Germaphobes, unite! The rest of the world may laugh when we tap elevator buttons with our knuckles or open bathroom doors with a paper towel, but we know the truth -- it’s a germ-y world out there, and there’s not enough hand sanitizer to cover it all. Nowhere is this more apparent than in hotel rooms.

Don’t be fooled by those hospital-corner beds and the gleaming bathroom fixtures; no matter how swanky or pristine, all hotel rooms get a rotating parade of guests. Thankfully, there are steps you can take to ensure the cleanest, most germ-free environment possible, whether it’s at a luxury property or a budget chain.

1. Ditch the bedspread.

You may want to ditch the bedspread at Aruba's Playa Linda Beach Resort, but rooms are at least kept clean.

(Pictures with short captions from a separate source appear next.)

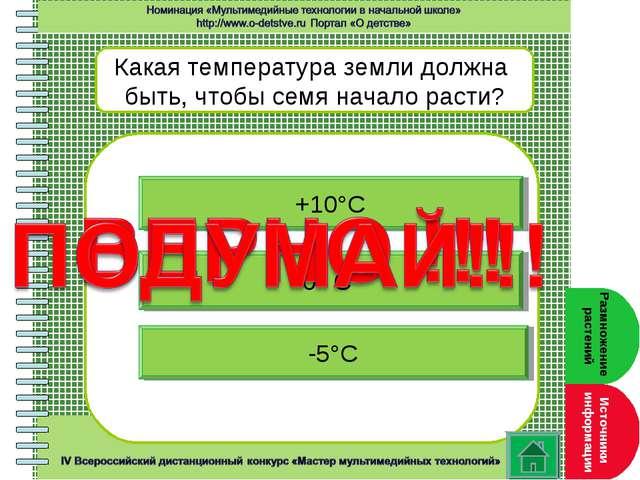 Какая температура земли должна быть, чтобы семя начало расти? +10°С 0° С -5°С...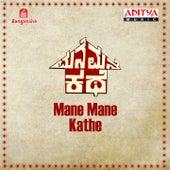 Mane Mane Kathe (Original Motion Picture Soundtrack) by Various Artists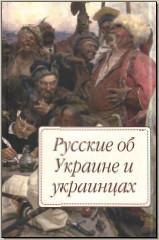 Славянские съезды XIX–XX вв. М., 1994. - обложка книги
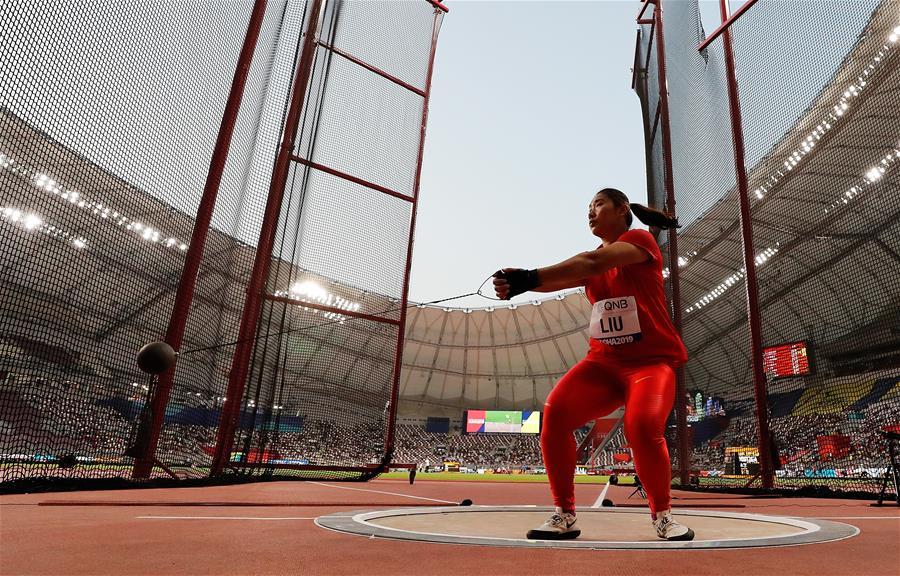 (SP)卡塔尔-多哈-国际田联世界田径锦标赛-女子链球锦标赛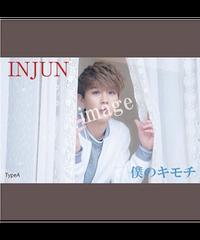 インジュン1stソロ Digital Single「僕のキモチ」MカードTYPE A-1〈ステッカー特典付〉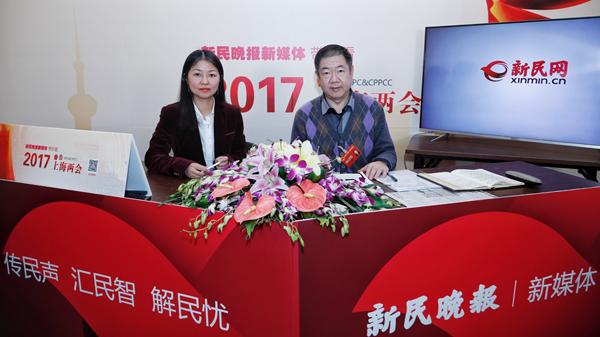 上海两会 | 民生约见:自贸区这三年 上海特色凸显含金量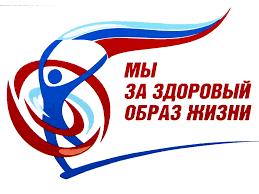 Здоровый образ жизни Средняя общеобразовательная школа № г   Мы за здоровый образ жизни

You may want to ditch the bedspread at Aruba’s Playa Linda Beach Resort, but rooms are at least kept clean.

When it comes to hotel germs,
bedspreads are some of the biggest offenders. “Bedspreads need to be dry-cleaned,
which is only done a few times a year,” says Michael Oshins, associate professor of Boston University School of
Hospitality Administration. “Think of the number of people who use it before it is thoroughly
cleaned,” he adds. Thankfully, as Oshins notes, most hotels are switching
to washable duvet covers. But if you’re staying in a hotel with bedspreads, Oshins advises you “immediately roll up the bedspread and put it in the corner.” And if
you get cold at night? “Ask the front desk for extra blankets,” he says.

You Might Also Like: 16 Super Ugly Bedspreads

2. Bag the remote control.

Oshins
identifies the remote as being the germiest surface in a hotel room, and most
investigations support this. Tests that compare various surfaces against each other
consistently find that bacteria counts skyrocket on TV remotes.
Remotes just don’t get the same housekeeping attention that other surfaces do.
And given all the little crevices and buttons, it’s not the easiest thing to
clean. Some hotels are moving toward turning your smartphone into a remote,
but until that future is
here, there’s a surprisingly low-tech way to avoid these germs — toss the
remote in a plastic baggie. You’ll be
containing all the bacteria and still be able to read which button is “volume”
and which is “mute.”

3. Wipe down the phone handset.

The Hilton Brussels City(NEW on Oyster!) has branded Hilton phones in every room.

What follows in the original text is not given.